Deborah Levy

Hot Milk by Deborah Levy unfolds in the first-person voice of Sofia Papastergiadis, a twenty-five-year-old with an English mother and a Greek father who abandoned them when she was a teenager. The novel opens with Sofia and her mother, Rose. They’re in Spain to attend a health clinic where they hope the consultant, Dr. Gomez, will address Rose’s multiple ailments, including her intermittent inability to walk.

Sofia is listless, insecure, confused, adrift, and totally consumed with taking care of her mother’s needs. She even abandoned her Ph.D. to care for her mother. Her identity seems to be fused with her mother to the degree that she will occasionally adopt her mother’s limp while walking. “My legs are her legs,” is her constant refrain. For her part, Rose is cantankerous, endlessly demanding, never satisfied, abusive, and claims to be in constant pain. There is a suggestion that some of her ailments may be psychosomatic.

Very little happens in the novel. Sofia and Rose visit Dr. Gomez’s clinic, where he proceeds to put Rose through a series of tests to diagnose her problem and determine treatment. His unconventional approach includes taking her out to lunch and taking her off all her medications. Meanwhile, Sofia has sexual relationships with a German girl and a young Spaniard who works on the beach applying ointment on jellyfish stings.  
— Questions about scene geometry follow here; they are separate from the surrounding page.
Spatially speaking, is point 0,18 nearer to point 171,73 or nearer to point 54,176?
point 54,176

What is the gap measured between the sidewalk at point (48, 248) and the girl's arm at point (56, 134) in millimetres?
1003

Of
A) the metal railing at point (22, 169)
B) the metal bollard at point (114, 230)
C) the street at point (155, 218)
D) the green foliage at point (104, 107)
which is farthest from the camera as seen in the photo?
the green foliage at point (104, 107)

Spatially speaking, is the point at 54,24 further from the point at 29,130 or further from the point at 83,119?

As the novel progresses, Sofia gradually gathers strength, begins to take risks, and becomes more assertive. She visits her estranged father with his young wife and baby daughter in Greece, in the hope of reconnecting with him. But he is too wrapped up in himself and his new family. When she returns to Spain, she takes out her anger and frustration at her mother in a surprising way.

Sofia’s relationship with her mother is fraught with tension, a simmering aggression, guilt, and resentment. It borders on being parasitic although one is never quite sure who is the parasite and who is the host in this fractured relationship. The boundary between her identity and her mother’s identity is fluid and constantly shifting. She grapples with unearthing an identity for herself that is separate from her mother.
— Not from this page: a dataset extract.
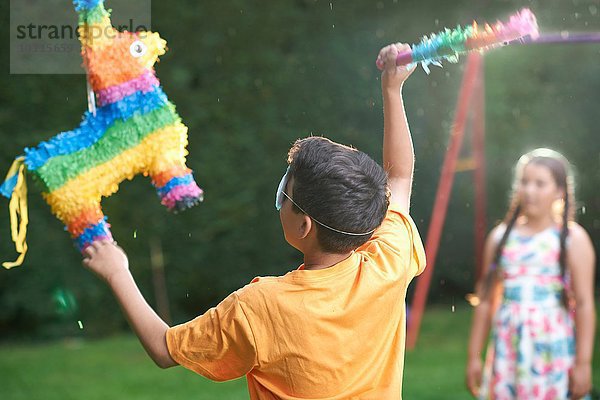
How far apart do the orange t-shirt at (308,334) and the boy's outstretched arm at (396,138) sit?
0.23 meters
The novel is dense, the prose lucid, the technique stream of consciousness. Sofia shares her unfiltered, sporadic thoughts as they come to her. The problem is Sofia is not very interesting and what happens to her is even less interesting. Her interiority, with its perpetual navel-gazing and fractured self-image, becomes tedious and repetitive.

I really enjoyed Levy’s Swimming Home. This one, not so much. Perhaps it just wasn’t for me.